▸ Perintah Tugas:
Lanjutkan tulisan renungan tentang tahun 2020 di bawah ini. Mulailah tepat setelah kalimat terakhirnya.

▸ Cuplikan Halaman:

Melanjutkan Kebaikan dari 2020

Bismillah...


Hidup berjalan selama kurang lebih 365 hari, setahun.
Semua sudah berusaha untuk menjalaninya dengan baik dan benar. Meski ujian dan cobaan, segala tantangan terasa berat ketika diratapi. Wabah COVID19 merambah ke berbagai aspek, berpengaruh signifikan terhadap banyak hal yang berhubungan langsung dengan makhluk hidup di bumi ini; positif dan negatif, keduanya nyata-nyata terjadi saling berdampak.

Aku, Lisnadya Cahya Putri.
Tampaknya, sudah lupa bagaimana aku mengawali tahun 2020 ini, kecuali mengingat satu hal yaitu dibersamai dan membersamai seorang laki-laki sederhana yang ku kenal sejak KKN 2019. Selama ini berbagi berbagai kisah bersamanya, menghadapi suka dan duka bersamanya, dan melawan (yang katanya) virus corona mematikan itu bersamanya. Dia bertahan hidup dengan baik tahun ini, sedangkan aku belajar mengenai kenyataan hidup darinya. Dia mengajarkan banyak hal selama setahun yang (mungkin) bisa dikatakan cukup berat ini, seperti; bersyukur dan bersabarlah, bekerja keraslah, semangatlah, hargailah orang lain, jangan menangisi hal yang tak perlu ditangisi, jangan pernah merasa minder karena kamu perempuan baik dan pintar, jangan takut, berbicaralah dengan baik, dengarkan baik-baik, makanlah dengan baik, mengerti dan pahamilah dengan baik, idealis-lah di beberapa hal saja, dsb. Dia tidak membentuk seorang Lisnadya, dia selalu berusaha membuat Lisnadya untuk terus dan benar-benar mengenal dan menjadi dirinya sendiri. Dia yang masih selalu ku semogakan agar Allah meridhoinya. Dia teman berjuangku dan membantu banyak hal.

Entri data
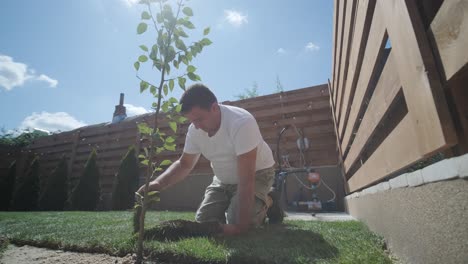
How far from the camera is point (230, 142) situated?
2.14m

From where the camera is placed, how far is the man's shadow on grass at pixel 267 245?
1187mm

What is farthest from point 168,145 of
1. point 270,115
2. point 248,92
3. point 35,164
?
point 248,92

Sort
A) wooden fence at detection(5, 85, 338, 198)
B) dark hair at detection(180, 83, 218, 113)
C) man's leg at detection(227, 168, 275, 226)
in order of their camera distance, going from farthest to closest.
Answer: wooden fence at detection(5, 85, 338, 198)
man's leg at detection(227, 168, 275, 226)
dark hair at detection(180, 83, 218, 113)

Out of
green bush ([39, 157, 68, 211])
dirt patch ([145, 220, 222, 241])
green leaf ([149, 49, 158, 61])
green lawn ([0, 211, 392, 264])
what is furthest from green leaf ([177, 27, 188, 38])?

▸ Jawaban Latihan:
Dari tulisan sebelumnya, aku banyak sekali mengambil hikmah atas kejadian yang sedang ku alami. Semua rasanya nikmat, nyaman, dan mengasyikkan. Kata Putut EA, kita itu jangan percaya dengan kalimat "keluar dari zona nyaman", karena segala pilihan dalam hidup ini harus dipilih karena dia nyaman. Bahkan saat memilih tantangan. Selama pandemi COVID19 banyak sekali hal yang ku lakukan secara bersamaan meski tidak konsisten hingga besok, tahun 2021. Tetapi aku cukup banyak belajar tahun ini dan mendapat banyak sekali ilmu dan pengetahuan. Memaksa diri untuk mencari, apapun yang sedang dibutuhkan. Karena berangan-angan saja dan mengeluh karena sulit harus di mulai dari mana tidak akan memberikan dampak apa-apa./ Sejak mengerjakan skripsi di bulan Februari 2020, hidupku mulai kelabakan saat itu dan aku mengkhawatirkan banyak sekali hal. Aku sangat ketakutan. Akhirnya aku memulai beberapa hal...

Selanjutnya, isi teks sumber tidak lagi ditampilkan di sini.